Emmanuelle Bercot, cette fille du feu

Quelques années après avoir été la déchirante héroïne de « Face à face », sous la direction de Léonard Matton, la réalisatrice et comédienne retrouve Bergman avec Ivo van Hove. Deux mises en scène découvertes il y a dix ans à Créteil, qui ont fait, en version française, l’ouverture du Printemps des comédiens : « Après la répétition » et « Persona ».

Comment oublier ces souffleries énormes dissimulées sous la paroi de cour et qui, dévoilées, emportent les deux interprètes dans une bourrasque d’eau et de vent furieux de bruit effrayant. Elles luttent, elles glissent, elles tombent, elles se relèvent, elles sont trempées. Et envahies d’une joie sauvage.

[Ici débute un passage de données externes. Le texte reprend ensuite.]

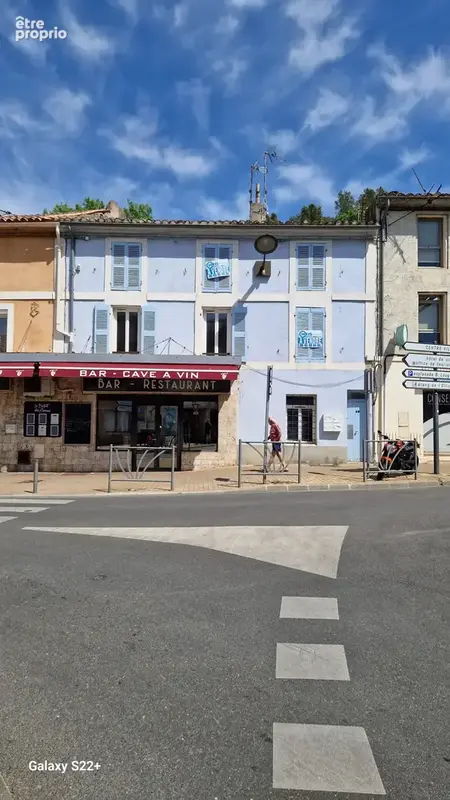 Appartement à ISTRES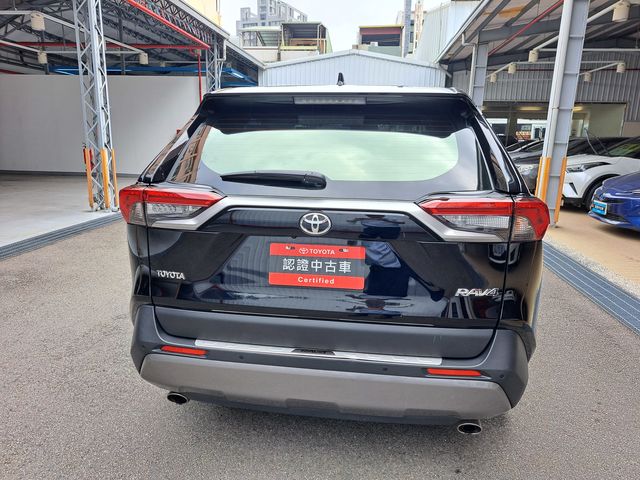 RAV4 2.0  第6張相片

Cette image extraordinaire, que l’on doit sans doute à l’indissociable scénographe d’Ivo van Hove, Jan Versweyveld, qui signe ici également les lumières, on ne peut l’oublier. On se souvient de Marieke Heebink, on se souvient de Karina Smulders. Elisabeth, la comédienne enfermée dans un farouche mutisme et Alma, la jeune infirmière qui l’a accompagnée sur une île, à la demande de la psychiatre qui soigne Elisabeth.

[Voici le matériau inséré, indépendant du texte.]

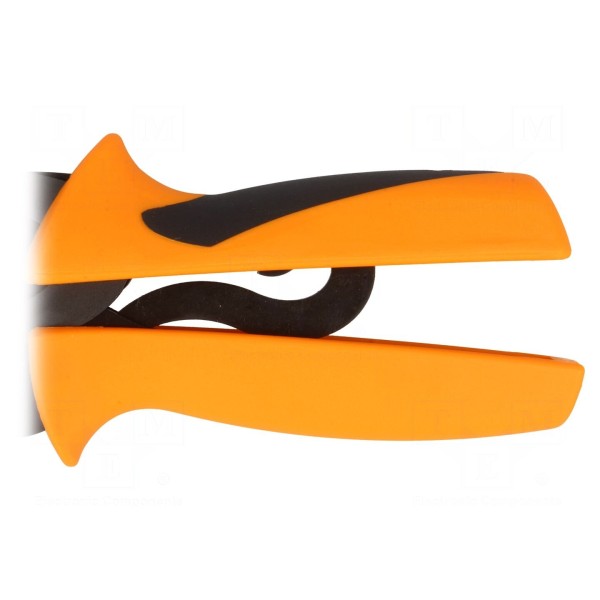 Narzędzie: do zaciskania WEIDMÜLLER 9012500000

Un vaste plateau rectangulaire cerné d’eau figure cette île, cet éloignement, cet isolement. Dix ans après les représentations en langue néerlandaise, à la Maison des Arts de Créteil, avec le Toneelgroep Amsterdam, on reconnaît tout. C’est la distribution qui attise l’intérêt, qui nourrit l’émotion, qui fonde l’admiration. Au cœur, Emmanuelle Bercot, sa beauté solaire, sa sensualité, la souffrance du personnage d’Elisabeth. Il faut un sacré cran pour accepter d’être déposée nue, comme lovée sur une table d’examen, et même une table de morgue…Elle n’est pas morte. Elle va même revenir à elle, littéralement, comme le racontait Persona dès 1966.

Choisissant la très frêle Justine Bachelet, brindille à voix rauque, présence forte, charme de petite magicienne, pout être Alma, Ivo van Hove renonce au jeu du miroir, à l’identification de l’une à l’autre qu’avait voulu Ingmar Bergman. C’est autre chose ici, et on l’accepte. Une comédienne adulte qui a choisi de se taire, de se refermer sur son mystère, son masque, face à une très jeune infirmière… Deux femmes jusqu’au déchaînement, comme se déchaînent l’eau et le vent sur l’île, jusqu’au retour d’un ciel lavé…

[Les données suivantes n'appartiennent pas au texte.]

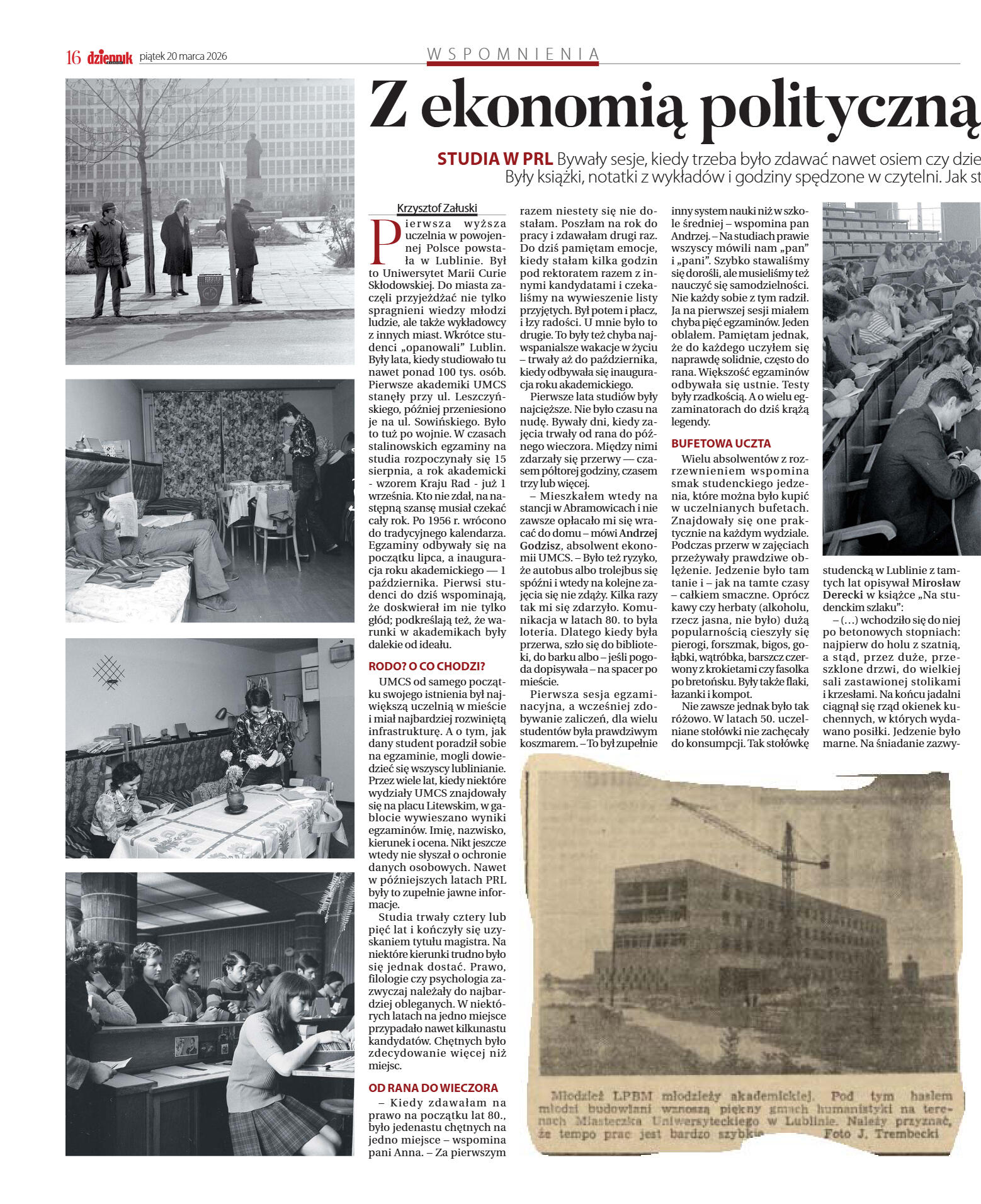 Wydanie główne - strona 16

Dans la partition de la médecin, Elisabeth Mazev est parfaite. Toujours nuancée et intelligente.

Juste avant, on a donc également revu Après la répétition en version française avec Charles Berling en metteur en scène claquemuré dans son théâtre et ses amertumes, la jeune comédienne Anna, Justine Bachelet et Rachel, Emmanuelle Bercot, qui vient les hanter comme un fantôme revendicateur.

On a d’entrée les oreilles écorchées par une sonorisation extrêmement mal réglée, insupportable. Comment est-il possible qu’aucune maîtrise technique ne semble présider à la représentation ? Comment est-il possible qu’on laisse vociférer par moment les comédiens ? Et ces choix de musique ? Toutes ces décisions ou ces négligences, on ne sait, écrasent toute la puissance émotionnelle de la situation. C’est vraiment dommage. Dans ce premier volet, Emmanuelle Bercot impose son personnage détruit et destructeur. On repense à sa magnifique incarnation de Face à face. Bergman l’aurait aimée.

En tournée de l’automne 2023 à l’automne 2024.